● EXERCISE DETAILS
Return only the line that contains "How far is the" and each line after it, through the last line of the data below, copied exactly.
--- START LISTING ---
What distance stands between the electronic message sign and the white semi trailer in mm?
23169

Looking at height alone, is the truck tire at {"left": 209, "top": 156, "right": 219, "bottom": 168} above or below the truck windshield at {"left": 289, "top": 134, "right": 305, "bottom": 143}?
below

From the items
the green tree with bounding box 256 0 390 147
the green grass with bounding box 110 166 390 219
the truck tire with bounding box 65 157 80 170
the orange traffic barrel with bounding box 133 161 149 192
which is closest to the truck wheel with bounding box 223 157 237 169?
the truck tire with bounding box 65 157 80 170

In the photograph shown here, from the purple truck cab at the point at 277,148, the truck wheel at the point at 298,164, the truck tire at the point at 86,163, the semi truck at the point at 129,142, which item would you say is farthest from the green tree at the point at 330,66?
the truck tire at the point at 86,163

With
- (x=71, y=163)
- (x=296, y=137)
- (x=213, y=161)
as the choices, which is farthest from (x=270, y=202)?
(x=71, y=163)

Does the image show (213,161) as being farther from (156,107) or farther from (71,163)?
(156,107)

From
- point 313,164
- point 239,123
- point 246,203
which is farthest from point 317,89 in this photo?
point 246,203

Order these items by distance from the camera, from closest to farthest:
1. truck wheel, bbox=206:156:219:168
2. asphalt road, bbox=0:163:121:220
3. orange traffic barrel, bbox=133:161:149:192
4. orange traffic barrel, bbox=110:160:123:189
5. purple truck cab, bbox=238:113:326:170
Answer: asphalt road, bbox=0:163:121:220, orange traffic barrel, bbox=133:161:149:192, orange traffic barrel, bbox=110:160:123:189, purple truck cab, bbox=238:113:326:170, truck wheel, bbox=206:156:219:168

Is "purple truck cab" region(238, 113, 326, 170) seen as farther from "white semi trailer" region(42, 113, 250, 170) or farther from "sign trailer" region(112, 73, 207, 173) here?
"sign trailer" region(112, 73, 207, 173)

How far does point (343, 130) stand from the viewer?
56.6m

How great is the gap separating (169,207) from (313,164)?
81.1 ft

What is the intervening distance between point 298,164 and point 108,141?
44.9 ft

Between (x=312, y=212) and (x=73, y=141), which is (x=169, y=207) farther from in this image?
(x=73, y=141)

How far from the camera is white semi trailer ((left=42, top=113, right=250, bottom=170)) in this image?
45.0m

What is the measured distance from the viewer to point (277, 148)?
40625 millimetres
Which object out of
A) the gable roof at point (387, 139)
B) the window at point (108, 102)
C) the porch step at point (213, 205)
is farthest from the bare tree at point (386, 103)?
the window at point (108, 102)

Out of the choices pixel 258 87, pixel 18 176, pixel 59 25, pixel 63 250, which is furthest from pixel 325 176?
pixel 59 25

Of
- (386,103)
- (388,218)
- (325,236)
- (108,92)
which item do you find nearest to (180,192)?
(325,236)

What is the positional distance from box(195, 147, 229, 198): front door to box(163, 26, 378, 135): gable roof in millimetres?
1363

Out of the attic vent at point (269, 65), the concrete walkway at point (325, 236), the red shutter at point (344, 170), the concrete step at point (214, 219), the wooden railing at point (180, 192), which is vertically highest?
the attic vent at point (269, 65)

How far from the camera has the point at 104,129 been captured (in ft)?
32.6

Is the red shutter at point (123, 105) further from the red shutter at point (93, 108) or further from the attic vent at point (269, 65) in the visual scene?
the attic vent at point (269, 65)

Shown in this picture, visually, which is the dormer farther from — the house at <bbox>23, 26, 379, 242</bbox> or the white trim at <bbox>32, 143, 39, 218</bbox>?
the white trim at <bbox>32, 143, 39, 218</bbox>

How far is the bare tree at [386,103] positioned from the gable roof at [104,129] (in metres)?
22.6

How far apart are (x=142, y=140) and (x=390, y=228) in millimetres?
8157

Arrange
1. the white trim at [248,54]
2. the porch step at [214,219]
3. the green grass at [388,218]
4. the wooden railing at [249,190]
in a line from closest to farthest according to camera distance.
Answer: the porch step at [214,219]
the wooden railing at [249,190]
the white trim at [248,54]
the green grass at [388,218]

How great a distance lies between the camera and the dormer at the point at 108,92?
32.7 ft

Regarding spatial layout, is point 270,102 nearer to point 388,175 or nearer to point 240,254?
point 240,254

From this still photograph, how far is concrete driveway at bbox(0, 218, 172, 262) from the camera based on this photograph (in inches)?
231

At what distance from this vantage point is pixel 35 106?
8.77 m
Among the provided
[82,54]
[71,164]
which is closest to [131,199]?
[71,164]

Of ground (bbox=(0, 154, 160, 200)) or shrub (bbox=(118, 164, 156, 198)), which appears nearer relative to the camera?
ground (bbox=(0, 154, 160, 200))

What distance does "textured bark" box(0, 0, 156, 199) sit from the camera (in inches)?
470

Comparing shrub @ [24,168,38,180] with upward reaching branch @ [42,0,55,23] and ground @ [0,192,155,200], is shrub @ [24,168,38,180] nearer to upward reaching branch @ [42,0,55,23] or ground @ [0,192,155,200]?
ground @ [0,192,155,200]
--- END LISTING ---
● SOLVED EXERCISE
How far is the bare tree at [386,103] positioned from the gable roof at [104,129] (in metres)?
22.6

How far apart are (x=142, y=140) and (x=390, y=228) in millimetres?
8157

Arrange
1. the white trim at [248,54]
2. the porch step at [214,219]
3. the green grass at [388,218]
4. the wooden railing at [249,190]
in a line from closest to farthest according to camera distance.
Answer: the porch step at [214,219]
the wooden railing at [249,190]
the white trim at [248,54]
the green grass at [388,218]

How great a distance lies between the camera and the dormer at the point at 108,92?
32.7 ft

Regarding spatial layout, is point 270,102 nearer to point 388,175 or nearer to point 240,254?
point 240,254

From this still photograph, how far is concrete driveway at bbox(0, 218, 172, 262) from the camera based on this photograph (in inches)?
231

At what distance from this vantage point is pixel 35 106?
8.77 m
Among the provided
[82,54]
[71,164]
which is closest to [131,199]?
[71,164]

Of ground (bbox=(0, 154, 160, 200)) or shrub (bbox=(118, 164, 156, 198)), which appears nearer relative to the camera?
ground (bbox=(0, 154, 160, 200))

What distance does "textured bark" box(0, 0, 156, 199) sit from the camera (in inches)?
470

Comparing shrub @ [24,168,38,180] with upward reaching branch @ [42,0,55,23] and ground @ [0,192,155,200], is shrub @ [24,168,38,180] nearer to upward reaching branch @ [42,0,55,23] or ground @ [0,192,155,200]?
ground @ [0,192,155,200]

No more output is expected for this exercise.